**GOAL OF THE EXERCISE:** Give all of the data below again exactly, and drop the images.

(Records from a data collection)
—————
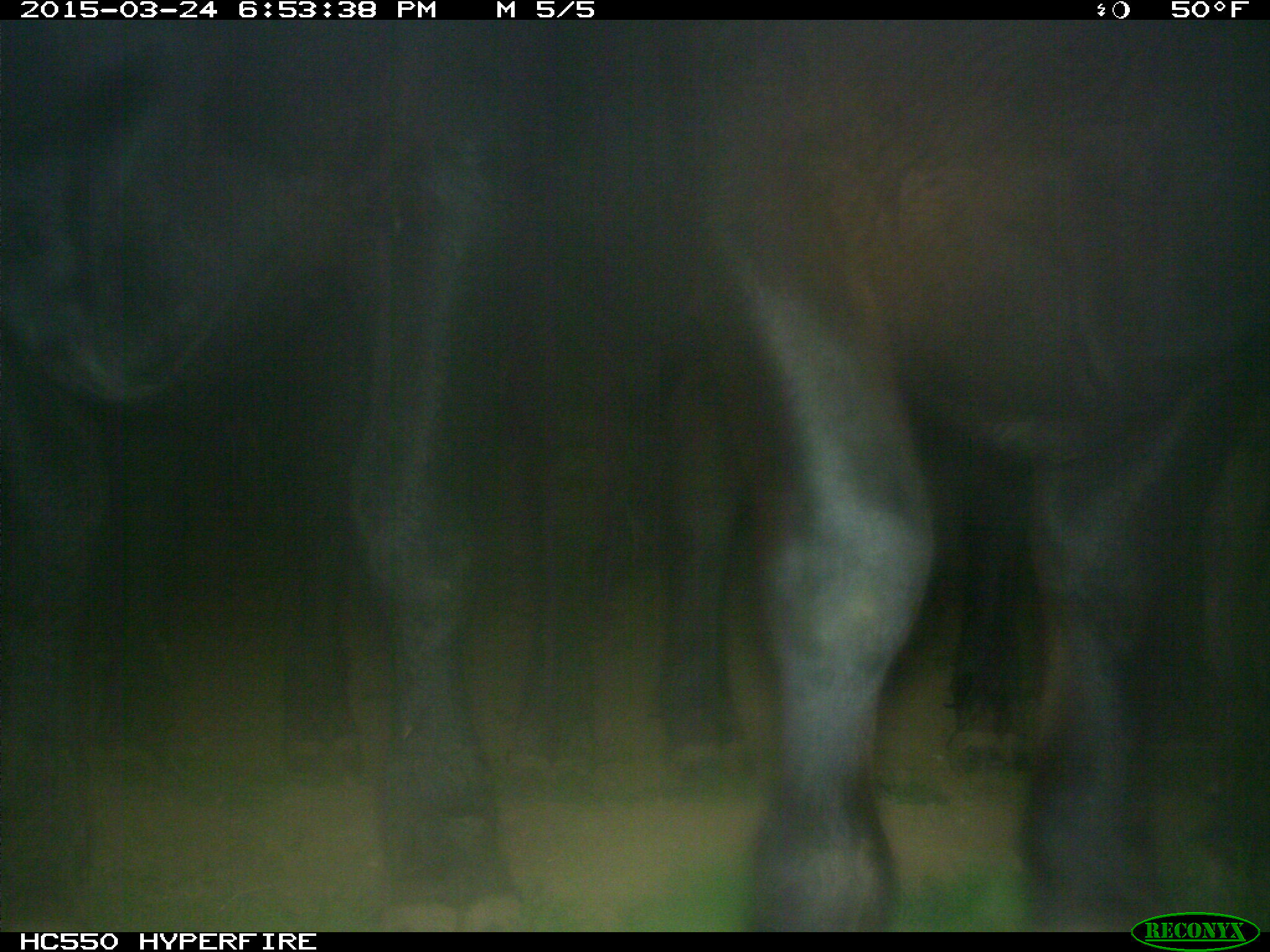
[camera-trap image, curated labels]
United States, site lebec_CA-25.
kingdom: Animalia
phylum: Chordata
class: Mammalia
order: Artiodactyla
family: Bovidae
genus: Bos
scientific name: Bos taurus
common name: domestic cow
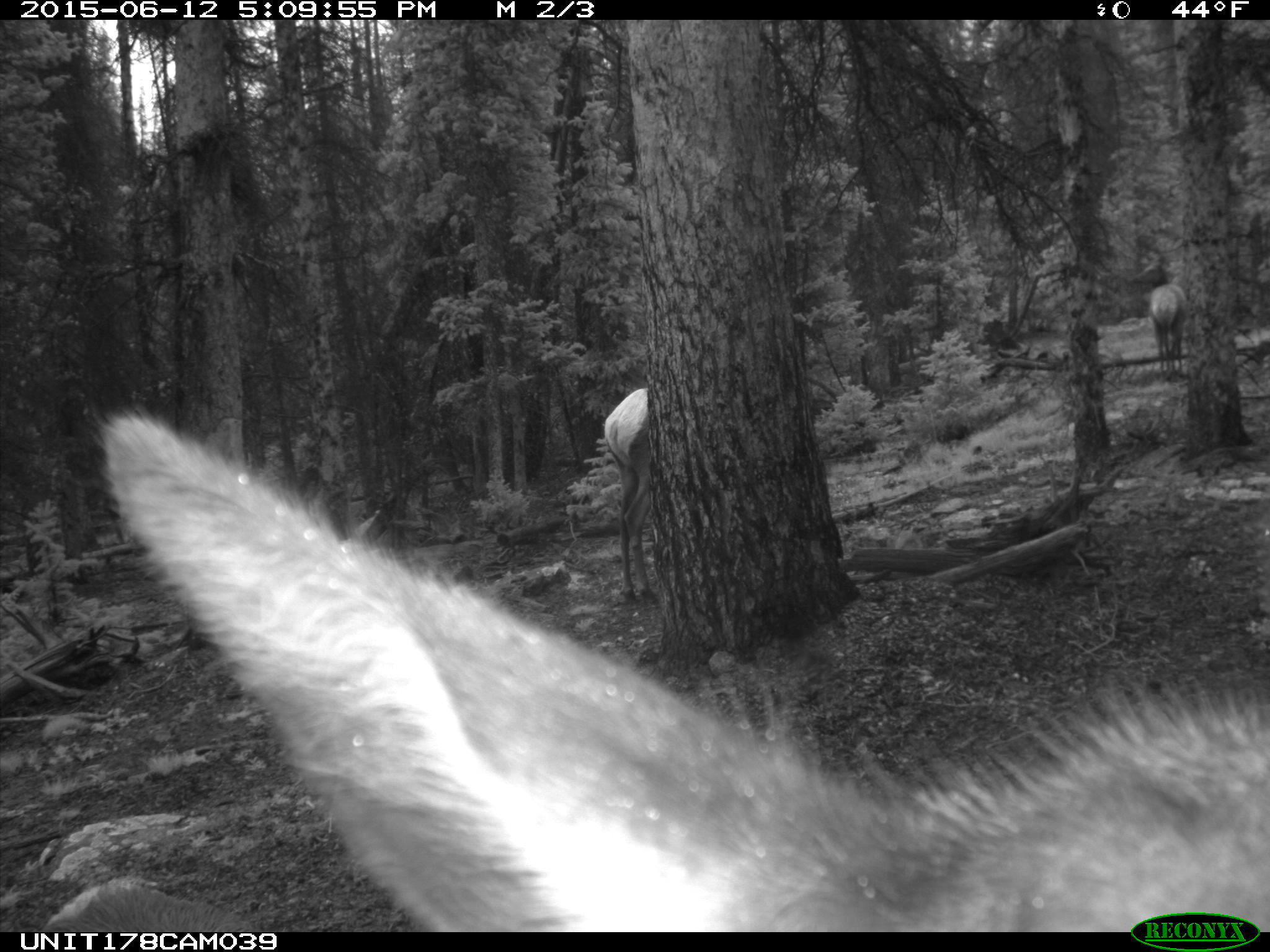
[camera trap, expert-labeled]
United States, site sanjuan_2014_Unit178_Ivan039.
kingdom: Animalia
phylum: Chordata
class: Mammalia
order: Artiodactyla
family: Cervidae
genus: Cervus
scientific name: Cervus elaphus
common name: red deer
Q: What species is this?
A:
—————
**TASK OUTPUT:**
[camera-trap image, curated labels]
United States, site lebec_CA-25.
kingdom: Animalia
phylum: Chordata
class: Mammalia
order: Artiodactyla
family: Bovidae
genus: Bos
scientific name: Bos taurus
common name: domestic cow
[camera trap, expert-labeled]
United States, site sanjuan_2014_Unit178_Ivan039.
kingdom: Animalia
phylum: Chordata
class: Mammalia
order: Artiodactyla
family: Cervidae
genus: Cervus
scientific name: Cervus elaphus
common name: red deer
Q: What species is this?
A:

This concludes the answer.